Friday, January 28, 2011

Feeling Like Garbage

February is almost upon us and, for me, this means the most difficult time of year has arrived. I feel like garbage every single day. The weird, congested, achy, sick feeling across the middle of my back always flares up this time of year and it's the hardest pain for me to deal with. It doesn't go away when I sit down like my other pains and it's often accompanied by a feeling of sadness. It's a very heavy feeling that makes it very hard to get out of bed in the morning. In addition to that, my legs, hips, shoulders, arms and feet hurt and I'm having daily headaches AND more migraines again. Oh, and fatigue too. I can't forget the fatigue. I live in a split level house and having to go up and down those stairs a dozen times a day is exhausting. I feel like I need to lay down on the landing for awhile to get the strength to make it up the rest of the stairs. It's not fun. I wish I could just go to bed and not get up until this part of the year is over with.
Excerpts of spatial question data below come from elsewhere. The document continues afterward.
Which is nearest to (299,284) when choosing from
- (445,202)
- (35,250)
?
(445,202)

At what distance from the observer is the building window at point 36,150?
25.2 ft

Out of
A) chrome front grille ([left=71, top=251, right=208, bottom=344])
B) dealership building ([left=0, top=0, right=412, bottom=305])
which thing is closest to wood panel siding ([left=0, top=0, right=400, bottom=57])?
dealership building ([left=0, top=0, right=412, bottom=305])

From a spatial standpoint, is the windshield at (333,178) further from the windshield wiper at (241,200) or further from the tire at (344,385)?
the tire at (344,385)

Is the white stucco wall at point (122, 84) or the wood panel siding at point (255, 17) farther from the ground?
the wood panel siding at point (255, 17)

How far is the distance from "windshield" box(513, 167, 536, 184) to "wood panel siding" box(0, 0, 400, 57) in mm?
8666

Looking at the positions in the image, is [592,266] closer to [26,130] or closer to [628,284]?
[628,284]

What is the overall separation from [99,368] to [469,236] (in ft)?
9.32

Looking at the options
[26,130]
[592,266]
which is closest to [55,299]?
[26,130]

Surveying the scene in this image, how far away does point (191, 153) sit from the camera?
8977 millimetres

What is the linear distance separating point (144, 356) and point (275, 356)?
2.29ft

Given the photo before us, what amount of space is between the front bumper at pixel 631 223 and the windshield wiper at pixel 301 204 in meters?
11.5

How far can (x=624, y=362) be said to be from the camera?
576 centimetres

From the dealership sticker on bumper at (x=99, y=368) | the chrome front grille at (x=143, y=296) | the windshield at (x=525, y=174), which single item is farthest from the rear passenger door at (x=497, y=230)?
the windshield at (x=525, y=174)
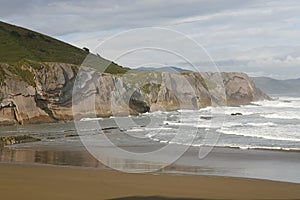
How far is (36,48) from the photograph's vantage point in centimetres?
11462

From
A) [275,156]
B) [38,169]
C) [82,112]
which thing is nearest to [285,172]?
[275,156]

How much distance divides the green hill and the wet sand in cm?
8071

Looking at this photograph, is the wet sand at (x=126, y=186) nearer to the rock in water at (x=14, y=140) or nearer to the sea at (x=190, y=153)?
the sea at (x=190, y=153)

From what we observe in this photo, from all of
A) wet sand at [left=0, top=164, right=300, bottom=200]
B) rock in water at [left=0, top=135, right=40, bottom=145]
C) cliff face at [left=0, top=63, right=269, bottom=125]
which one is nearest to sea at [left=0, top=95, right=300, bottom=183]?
rock in water at [left=0, top=135, right=40, bottom=145]

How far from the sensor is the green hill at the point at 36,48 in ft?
335

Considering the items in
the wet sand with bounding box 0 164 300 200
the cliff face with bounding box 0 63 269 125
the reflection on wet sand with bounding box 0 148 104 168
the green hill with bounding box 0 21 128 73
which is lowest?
the reflection on wet sand with bounding box 0 148 104 168

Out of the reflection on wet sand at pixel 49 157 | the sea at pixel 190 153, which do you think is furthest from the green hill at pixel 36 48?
the reflection on wet sand at pixel 49 157

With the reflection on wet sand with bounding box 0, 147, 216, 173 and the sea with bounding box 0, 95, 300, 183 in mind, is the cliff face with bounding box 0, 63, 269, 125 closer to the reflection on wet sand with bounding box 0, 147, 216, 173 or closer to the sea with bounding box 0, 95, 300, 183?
the sea with bounding box 0, 95, 300, 183

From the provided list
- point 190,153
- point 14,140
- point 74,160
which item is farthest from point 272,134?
point 14,140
And the hardest part? This could go on for months. Sometimes, I start feeling better in April but often feeling better doesn't start until May. Last year, it was July.
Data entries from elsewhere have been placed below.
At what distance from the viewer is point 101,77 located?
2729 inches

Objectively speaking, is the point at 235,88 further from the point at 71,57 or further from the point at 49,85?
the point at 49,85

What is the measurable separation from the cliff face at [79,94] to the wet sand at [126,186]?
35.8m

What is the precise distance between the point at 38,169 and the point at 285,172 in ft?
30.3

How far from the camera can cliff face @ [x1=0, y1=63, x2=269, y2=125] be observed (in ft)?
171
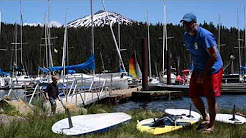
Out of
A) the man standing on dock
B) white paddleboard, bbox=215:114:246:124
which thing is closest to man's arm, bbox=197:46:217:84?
the man standing on dock

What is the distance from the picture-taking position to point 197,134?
16.9 feet

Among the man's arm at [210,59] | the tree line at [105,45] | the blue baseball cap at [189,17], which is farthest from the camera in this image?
the tree line at [105,45]

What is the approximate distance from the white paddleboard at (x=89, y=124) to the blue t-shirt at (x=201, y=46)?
1.63m

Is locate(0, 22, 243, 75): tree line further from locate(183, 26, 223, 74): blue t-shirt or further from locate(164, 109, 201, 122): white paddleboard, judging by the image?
locate(183, 26, 223, 74): blue t-shirt

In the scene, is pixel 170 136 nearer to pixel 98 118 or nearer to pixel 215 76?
pixel 215 76

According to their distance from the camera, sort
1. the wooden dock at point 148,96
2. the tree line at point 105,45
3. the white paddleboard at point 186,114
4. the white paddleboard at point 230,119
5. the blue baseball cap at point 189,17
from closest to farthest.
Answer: the blue baseball cap at point 189,17, the white paddleboard at point 230,119, the white paddleboard at point 186,114, the wooden dock at point 148,96, the tree line at point 105,45

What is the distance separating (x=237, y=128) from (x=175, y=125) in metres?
0.96

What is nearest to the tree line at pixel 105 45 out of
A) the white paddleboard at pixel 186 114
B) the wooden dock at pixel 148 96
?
the wooden dock at pixel 148 96

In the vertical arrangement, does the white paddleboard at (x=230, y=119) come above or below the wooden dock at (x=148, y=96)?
above

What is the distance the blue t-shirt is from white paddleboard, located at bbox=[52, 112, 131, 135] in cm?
163

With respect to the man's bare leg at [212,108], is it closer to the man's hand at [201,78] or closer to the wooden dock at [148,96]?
the man's hand at [201,78]

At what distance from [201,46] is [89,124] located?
2203mm

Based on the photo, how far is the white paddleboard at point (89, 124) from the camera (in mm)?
5387

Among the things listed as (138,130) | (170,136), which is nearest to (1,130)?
(138,130)
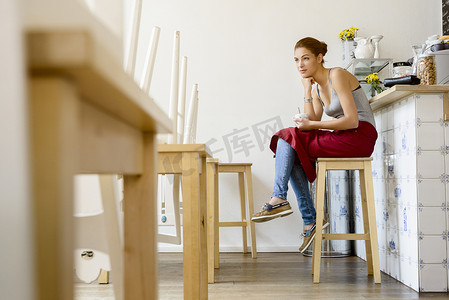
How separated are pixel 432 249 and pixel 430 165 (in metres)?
0.38

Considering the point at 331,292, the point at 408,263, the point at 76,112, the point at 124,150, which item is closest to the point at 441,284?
the point at 408,263

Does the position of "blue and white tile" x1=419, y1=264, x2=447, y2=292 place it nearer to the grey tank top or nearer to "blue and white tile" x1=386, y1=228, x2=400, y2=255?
"blue and white tile" x1=386, y1=228, x2=400, y2=255

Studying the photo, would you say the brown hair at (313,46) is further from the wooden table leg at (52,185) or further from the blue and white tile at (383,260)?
the wooden table leg at (52,185)

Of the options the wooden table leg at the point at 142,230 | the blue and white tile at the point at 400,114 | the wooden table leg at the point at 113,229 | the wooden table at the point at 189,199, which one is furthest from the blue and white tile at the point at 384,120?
the wooden table leg at the point at 142,230

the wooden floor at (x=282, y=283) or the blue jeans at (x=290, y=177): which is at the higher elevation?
the blue jeans at (x=290, y=177)

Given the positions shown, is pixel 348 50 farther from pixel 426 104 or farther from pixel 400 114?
pixel 426 104

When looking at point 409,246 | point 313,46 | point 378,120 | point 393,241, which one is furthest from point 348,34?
point 409,246

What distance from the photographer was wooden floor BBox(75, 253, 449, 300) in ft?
6.90

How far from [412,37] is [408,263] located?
1.97m

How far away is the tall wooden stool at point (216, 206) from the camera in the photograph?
2.58m

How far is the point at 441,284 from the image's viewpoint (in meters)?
2.14

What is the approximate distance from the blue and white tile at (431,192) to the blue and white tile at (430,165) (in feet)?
0.09

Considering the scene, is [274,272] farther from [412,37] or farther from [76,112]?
[76,112]

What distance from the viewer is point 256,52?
142 inches
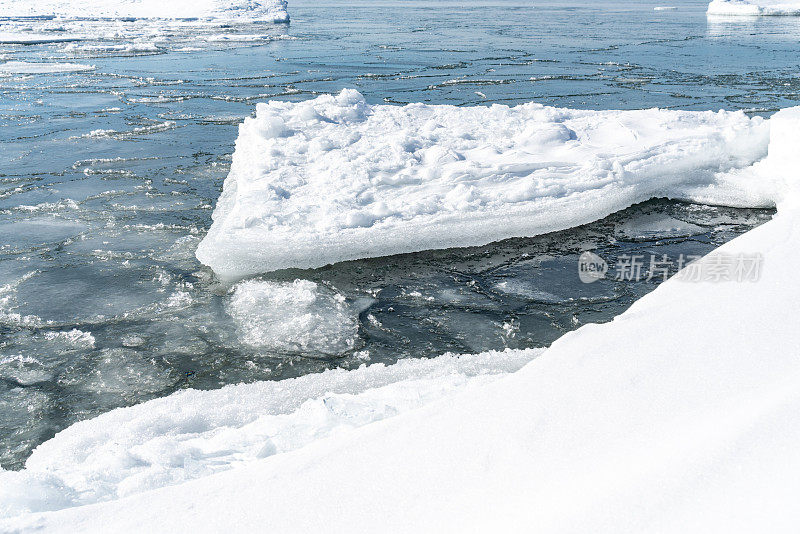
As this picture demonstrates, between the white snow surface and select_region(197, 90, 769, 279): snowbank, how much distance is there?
71.3 feet

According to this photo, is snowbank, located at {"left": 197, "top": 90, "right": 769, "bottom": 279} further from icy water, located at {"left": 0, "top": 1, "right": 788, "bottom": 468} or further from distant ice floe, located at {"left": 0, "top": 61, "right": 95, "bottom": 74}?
distant ice floe, located at {"left": 0, "top": 61, "right": 95, "bottom": 74}

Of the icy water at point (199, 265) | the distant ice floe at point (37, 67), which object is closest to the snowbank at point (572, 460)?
the icy water at point (199, 265)

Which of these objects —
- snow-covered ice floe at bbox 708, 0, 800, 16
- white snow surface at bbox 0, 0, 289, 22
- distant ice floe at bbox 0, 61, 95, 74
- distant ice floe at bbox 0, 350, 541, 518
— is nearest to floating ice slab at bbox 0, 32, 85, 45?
distant ice floe at bbox 0, 61, 95, 74

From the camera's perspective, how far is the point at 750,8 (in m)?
24.0

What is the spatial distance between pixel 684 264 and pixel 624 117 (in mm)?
2683

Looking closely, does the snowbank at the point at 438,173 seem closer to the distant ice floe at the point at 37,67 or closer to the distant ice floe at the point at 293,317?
the distant ice floe at the point at 293,317

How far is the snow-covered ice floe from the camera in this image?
78.8 feet

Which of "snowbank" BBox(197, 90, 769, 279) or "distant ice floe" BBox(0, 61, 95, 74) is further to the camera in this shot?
"distant ice floe" BBox(0, 61, 95, 74)

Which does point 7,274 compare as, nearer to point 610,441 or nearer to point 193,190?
point 193,190

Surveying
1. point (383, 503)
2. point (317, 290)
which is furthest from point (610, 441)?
point (317, 290)

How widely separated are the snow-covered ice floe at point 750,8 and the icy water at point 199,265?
48.7 ft

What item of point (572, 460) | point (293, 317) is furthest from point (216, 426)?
point (572, 460)

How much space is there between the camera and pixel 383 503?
1.59m

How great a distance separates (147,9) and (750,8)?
25.2 metres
It's very hard to keep a positive attitude when faced with months and months of feeling like garbage. But I am determined  to stay positive and be happy this year. I don't want to be depressed, angry and bitter on top of being physically miserable.
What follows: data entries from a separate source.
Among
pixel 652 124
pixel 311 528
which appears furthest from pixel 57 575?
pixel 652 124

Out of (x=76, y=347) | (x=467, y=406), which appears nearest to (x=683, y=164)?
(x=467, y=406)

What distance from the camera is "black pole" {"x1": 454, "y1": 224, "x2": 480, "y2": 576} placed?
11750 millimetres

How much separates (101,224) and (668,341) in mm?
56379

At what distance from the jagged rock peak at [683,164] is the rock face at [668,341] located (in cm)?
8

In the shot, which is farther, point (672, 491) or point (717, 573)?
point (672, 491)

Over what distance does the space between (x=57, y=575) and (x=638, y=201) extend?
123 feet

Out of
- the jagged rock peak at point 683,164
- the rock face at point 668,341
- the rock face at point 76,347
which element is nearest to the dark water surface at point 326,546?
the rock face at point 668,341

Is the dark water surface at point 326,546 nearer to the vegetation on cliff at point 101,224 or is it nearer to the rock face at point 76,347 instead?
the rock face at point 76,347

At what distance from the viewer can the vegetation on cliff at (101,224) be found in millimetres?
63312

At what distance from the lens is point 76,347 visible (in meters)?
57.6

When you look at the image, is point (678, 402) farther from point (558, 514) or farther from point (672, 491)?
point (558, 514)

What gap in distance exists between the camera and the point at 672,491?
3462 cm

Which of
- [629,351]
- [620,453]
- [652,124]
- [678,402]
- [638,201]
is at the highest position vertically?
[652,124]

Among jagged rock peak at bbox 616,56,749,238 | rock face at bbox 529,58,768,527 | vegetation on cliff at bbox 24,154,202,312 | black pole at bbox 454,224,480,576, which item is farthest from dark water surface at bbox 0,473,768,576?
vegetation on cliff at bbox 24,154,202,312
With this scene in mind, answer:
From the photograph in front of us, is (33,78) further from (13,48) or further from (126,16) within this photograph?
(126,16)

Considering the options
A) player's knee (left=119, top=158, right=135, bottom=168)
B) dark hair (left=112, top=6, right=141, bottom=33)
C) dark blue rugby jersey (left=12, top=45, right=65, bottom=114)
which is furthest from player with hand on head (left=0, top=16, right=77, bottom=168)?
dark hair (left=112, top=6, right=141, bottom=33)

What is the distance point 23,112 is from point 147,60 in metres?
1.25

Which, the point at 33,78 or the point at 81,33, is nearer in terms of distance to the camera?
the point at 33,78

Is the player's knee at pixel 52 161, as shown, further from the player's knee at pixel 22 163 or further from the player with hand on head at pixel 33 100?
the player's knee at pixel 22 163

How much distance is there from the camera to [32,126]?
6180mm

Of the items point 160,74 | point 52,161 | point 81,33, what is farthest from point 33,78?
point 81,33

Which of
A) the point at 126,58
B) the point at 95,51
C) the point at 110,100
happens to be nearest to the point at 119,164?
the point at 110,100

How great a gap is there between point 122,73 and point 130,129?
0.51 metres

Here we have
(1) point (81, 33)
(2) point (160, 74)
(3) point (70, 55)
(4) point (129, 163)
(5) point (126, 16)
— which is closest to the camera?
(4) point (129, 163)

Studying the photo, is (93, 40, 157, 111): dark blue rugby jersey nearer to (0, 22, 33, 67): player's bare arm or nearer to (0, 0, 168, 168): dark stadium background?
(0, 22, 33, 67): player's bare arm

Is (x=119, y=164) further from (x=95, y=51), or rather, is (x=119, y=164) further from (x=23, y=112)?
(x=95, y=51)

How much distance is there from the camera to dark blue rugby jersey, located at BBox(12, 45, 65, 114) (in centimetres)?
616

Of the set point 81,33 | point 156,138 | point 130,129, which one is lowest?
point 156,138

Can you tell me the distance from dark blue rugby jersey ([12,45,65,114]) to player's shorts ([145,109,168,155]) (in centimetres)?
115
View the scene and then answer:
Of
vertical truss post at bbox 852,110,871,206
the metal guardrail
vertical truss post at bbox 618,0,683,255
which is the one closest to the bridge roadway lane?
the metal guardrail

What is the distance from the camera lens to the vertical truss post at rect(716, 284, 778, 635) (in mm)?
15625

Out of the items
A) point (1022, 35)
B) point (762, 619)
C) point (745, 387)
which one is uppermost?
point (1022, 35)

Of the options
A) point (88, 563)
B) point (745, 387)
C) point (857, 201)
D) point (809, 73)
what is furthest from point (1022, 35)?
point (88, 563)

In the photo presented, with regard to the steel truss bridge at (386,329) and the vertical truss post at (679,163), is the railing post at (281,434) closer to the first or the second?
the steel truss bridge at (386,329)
I suppose the first step is to stay in the moment and take it day by day, instead of focusing on months of misery ahead. Maybe I'll feel better sooner this year. I do have some new tools in my fibro toolkit. I bought the The Trigger Point Therapy Workbook and I've had great success in treating my hip pain. I think the weird pain across my back may also be caused by trigger points so I'm working to figure out which ones so I can treat them too. And, I've discovered that doing a short, easy yoga routine every day helps reduce my pain levels.  I've also read some good, hope-inspiring  books about fibro lately which I'll share more about later because I'm tired now, which I'm sure you understand all too well!